3. CT Scan
Pada pasien stabil, CT Scan merupakan pemeriksaan pilihan. Tergantung pada
protokol institusi, CT Scan mungkin menjadi pemeriksaan penunjang awal, atau bisa juga
diikuti dengan FAST atau DPL.
Dari CT Scan dapat diidentifikasi sumber perdarahan baik dari kavum abdomen
maupun retroperitoneal (terbatas pada Fast dan DPL). Jika terdapat laserasi hepatik atau
limpa, informasi dapat diintegrasikan kepada gambaran klinis dan penilaian dibuat pada
pasien yang akan dicoba untuk penanganan non-operatif. Perkembangan teknologi CT Scan
telah meningkatkan sensitivitas dan spesifisitas dari pemeriksaan ini untuk mengidentifikasi
cedera pada usus, yang biasanya ditunjukkan melaui helaian mesenterium, cairan
mesenterium, penebalan usus dan/atau udara ekstra lumen.
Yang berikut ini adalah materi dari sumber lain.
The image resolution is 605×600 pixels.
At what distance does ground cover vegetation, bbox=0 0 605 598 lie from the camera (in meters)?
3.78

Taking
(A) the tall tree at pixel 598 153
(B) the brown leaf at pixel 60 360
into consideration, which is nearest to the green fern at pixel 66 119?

Berikut ini merupakan alogaritma untuk penilaian terhadap pasien dengan trauma tumpul
abdomen.
Gambar Alogaritma untuk penilaian terhadap pasien dengan trauma tumpul abdomen.
┼
*Pasien mungkin membutuhkan angioembolisasi pelvis post operatif. Jika interval waktu
dari cedera sangat singkat, pemeriksaan ulang FAST lebih dahulu dilakukan untuk
mengeluarkan pasien dari unit gawat darurat atau dalam satu jam setelah pasien tiba.
Indikasi Laparatomi
Perkembangan pada dua dekade terakhir adalah pengunaan penanganan nonoperatif
untuk luka organ visera padat, yang dipandu respon klinis dan pencitraan. Bukti yang ada
menunjukkan bahwa penanganan nonoperatif pada anak dan dewasa aman dan hasilnya lebih
baik dibandingkan laparotomi pada kasus tertentu. Kandidat untuk penanganan nonoperatif
adalah pada pasien tanpa perdarahan aktif dari luka visera padat tanpa bukti luka organ
berongga atau mesenterik. Jika keputusan dibuat untuk mengobservasi dan melakukan
penanganan nonoperatif, monitor ketat tanda vital dan lakukan pemeriksaan fisik berulang.
Peningkatan temperatur dan frekuensi napas dapat menandakan perforasi organ berongga
atau pembentukan abses. Nadi dan tekanan darah dapat berubah pada sepsis atau perdarahan
intraabdomen. Pemeriksaan laboratorium tambahan, seperti leukosit, hemoglobin dan
hematokrit dan kadar asam laktat dan defisit basa dapat menentukan jika tindakan nonoperatif
gagal.
Data yang tidak lengkap di ruangan gawat darurat, pasien yang tidak dapat dievaluasi,
dan cedera multipel dapat menyulitkan pengambilan keputusan untuk melakukan operasi atau
observasi pada pasien. Laparatomi yang terlambat berhubungan dengan morbiditas yang
serius. Dengan adanya FAST, peningkatan penggunaan CT Scan, dan aplikasi teknik non
operatif yang berhasil telah mengubah algoritma penatalaksanaan secara drastis, termasuk
indikasi operasi. Dua tanda utama yang merupakan indikasi absolute untuk dilakukannya
laparatomi pada trauma abdomen adalah peritonitis dan instabilitas hemodinamik. Bila
dijumpai salah satu atau kedua tanda tersebut, pasien harus segera dibawa ke ruang operasi
tanpa penundaan. Pasien dengan keterlibatan cedera kepala, cedera spinal kord, intoksikasi
berat, dan cedera lain yang signifikan yang membutuhkan operasi emergensi juga
dimasukkan dalam kelompok ini. Walaupun kebanyakan pasien ditangani dengan aman
melalui operasi yang rutin dilakukan, beberapa kebijaksanaan diizinkan untuk dilakukan
berdasarkan stabilitas hemodinamik, waktu yang diharapkan sampai pasien dievaluasi secara
lengkap, dan kemampuan untuk melakukan observasi ketat dan pemeriksaan tambahan.